Segment Start: Entries supplied

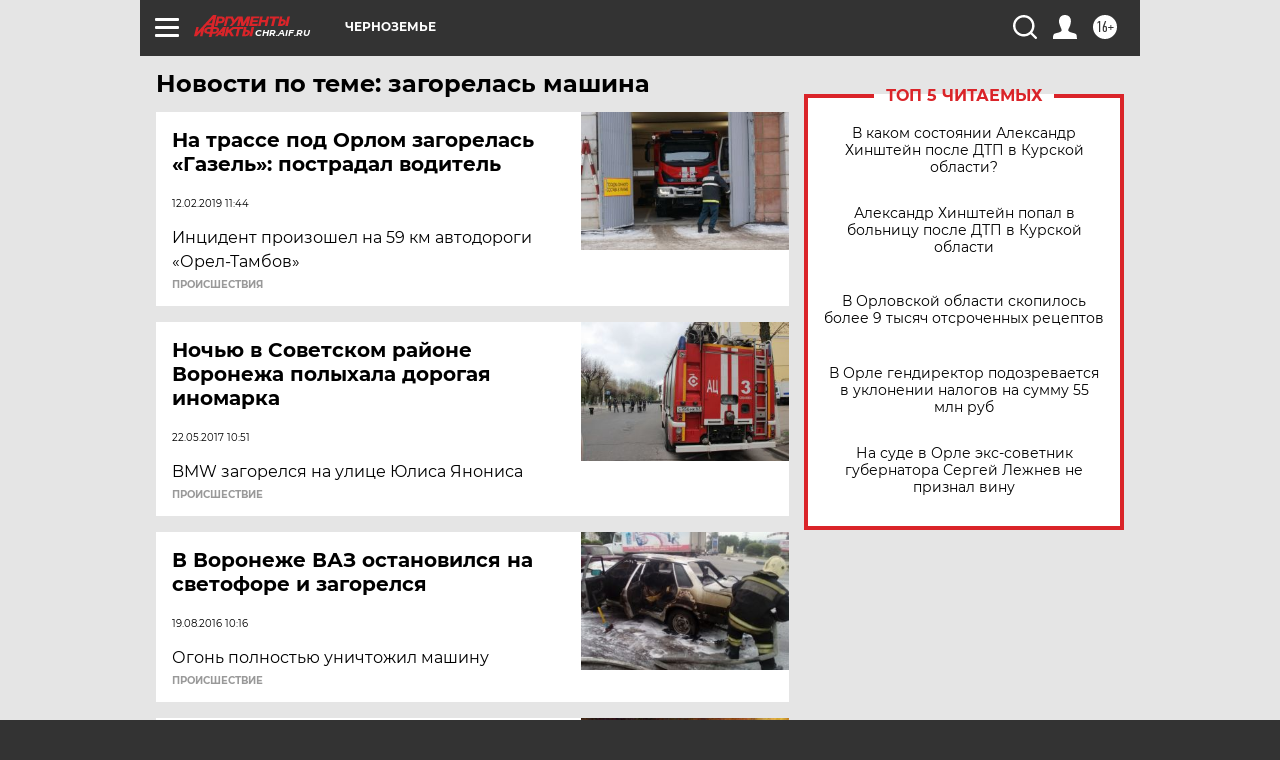

--- FILE ---
content_type: text/html
request_url: https://tns-counter.ru/nc01a**R%3Eundefined*aif_ru/ru/UTF-8/tmsec=aif_ru/612898505***
body_size: -72
content:
FD5F65226972DED8X1769135832:FD5F65226972DED8X1769135832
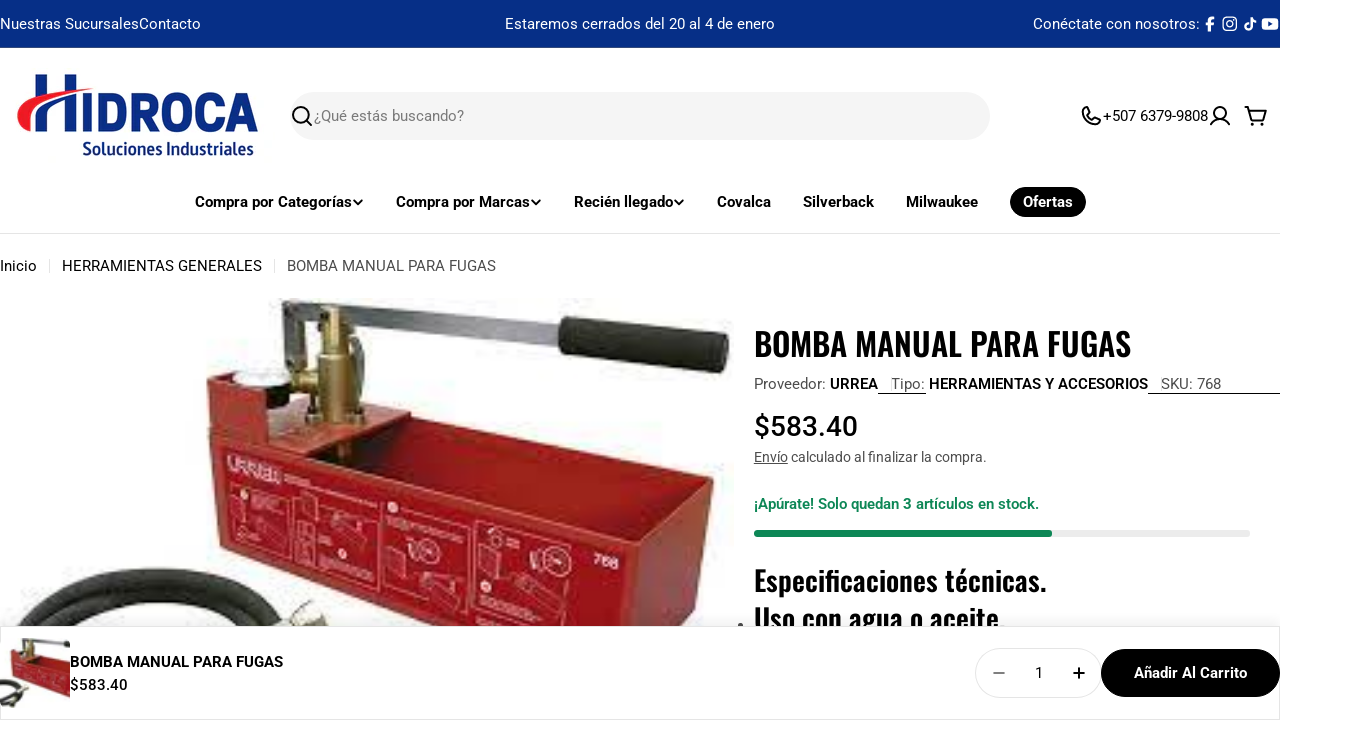

--- FILE ---
content_type: text/javascript;charset=UTF-8
request_url: https://shpfintegration.kommo.com/api/v1/crm_plugin/script/55852236957
body_size: 749
content:
(function(a, m, o, c, r, m) {
                a[m] = {
                    id: '1058625',
                    hash: 'baabc166fdb5a02dd54c89fb1da46137a029295db59062cbc77b183ba6223f38',
                    locale: 'en',
                    inline: false,
                    setMeta: function(p) {
                        this.params = (this.params || []).concat([p])
                    }
                };
                a[o] = a[o] || function() {
                    (a[o].q = a[o].q || []).push(arguments)
                };
                var d = a.document,
                    s = d.createElement('script');
                s.async = true;
                s.id = m + '_script';
                s.src = 'https://gso.kommo.com/js/button.js?1767110332';
                d.head && d.head.appendChild(s)
            }(window, 0, 'crmPlugin', 0, 0, 'crm_plugin'));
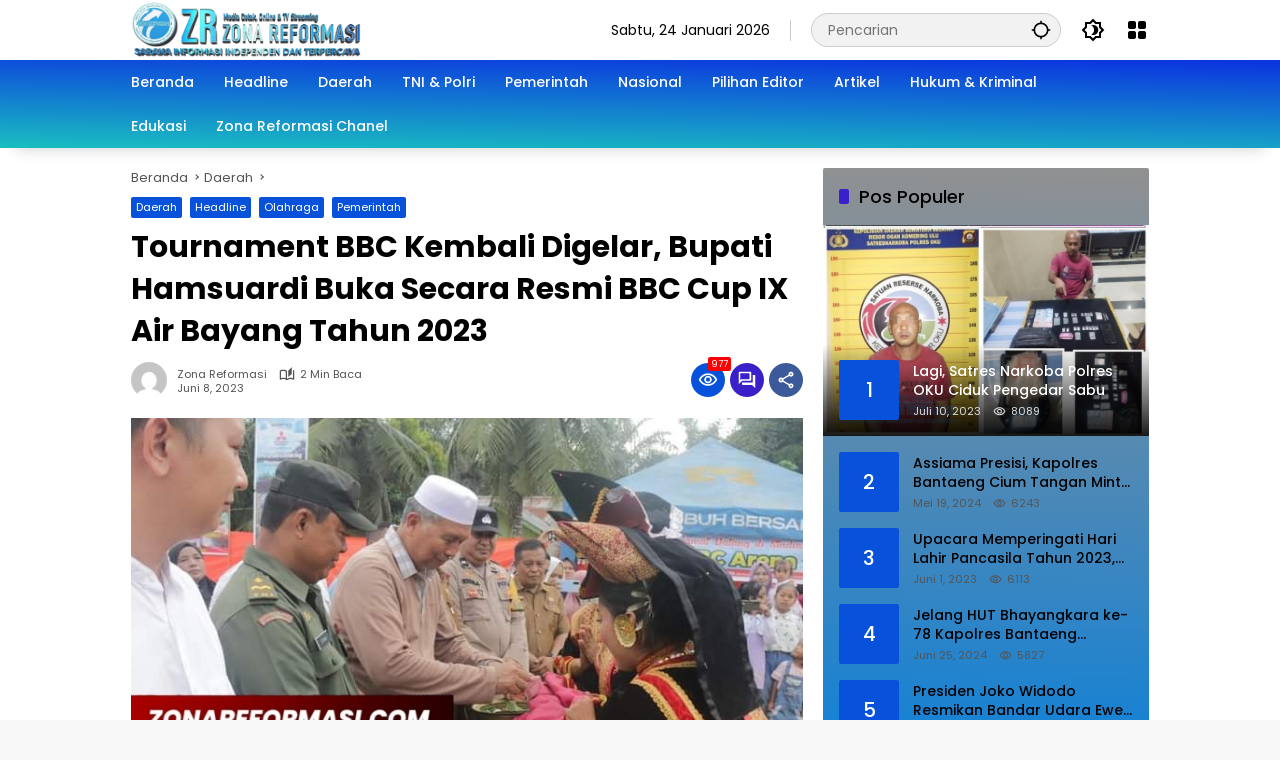

--- FILE ---
content_type: text/html; charset=utf-8
request_url: https://www.google.com/recaptcha/api2/aframe
body_size: 268
content:
<!DOCTYPE HTML><html><head><meta http-equiv="content-type" content="text/html; charset=UTF-8"></head><body><script nonce="XLGkz4NbJunXn9V5UmhExg">/** Anti-fraud and anti-abuse applications only. See google.com/recaptcha */ try{var clients={'sodar':'https://pagead2.googlesyndication.com/pagead/sodar?'};window.addEventListener("message",function(a){try{if(a.source===window.parent){var b=JSON.parse(a.data);var c=clients[b['id']];if(c){var d=document.createElement('img');d.src=c+b['params']+'&rc='+(localStorage.getItem("rc::a")?sessionStorage.getItem("rc::b"):"");window.document.body.appendChild(d);sessionStorage.setItem("rc::e",parseInt(sessionStorage.getItem("rc::e")||0)+1);localStorage.setItem("rc::h",'1769241525253');}}}catch(b){}});window.parent.postMessage("_grecaptcha_ready", "*");}catch(b){}</script></body></html>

Segment End: Entries supplied

Given the data above, transcribe exactly the lines from the one containing "content_type: text/javascript;charset=UTF-8" down to the one containing "(a[o].q = a[o].q", and no others.

**Solution below**
content_type: text/javascript;charset=UTF-8
request_url: https://shpfintegration.kommo.com/api/v1/crm_plugin/script/55852236957
body_size: 749
content:
(function(a, m, o, c, r, m) {
                a[m] = {
                    id: '1058625',
                    hash: 'baabc166fdb5a02dd54c89fb1da46137a029295db59062cbc77b183ba6223f38',
                    locale: 'en',
                    inline: false,
                    setMeta: function(p) {
                        this.params = (this.params || []).concat([p])
                    }
                };
                a[o] = a[o] || function() {
                    (a[o].q = a[o].q || []).push(arguments)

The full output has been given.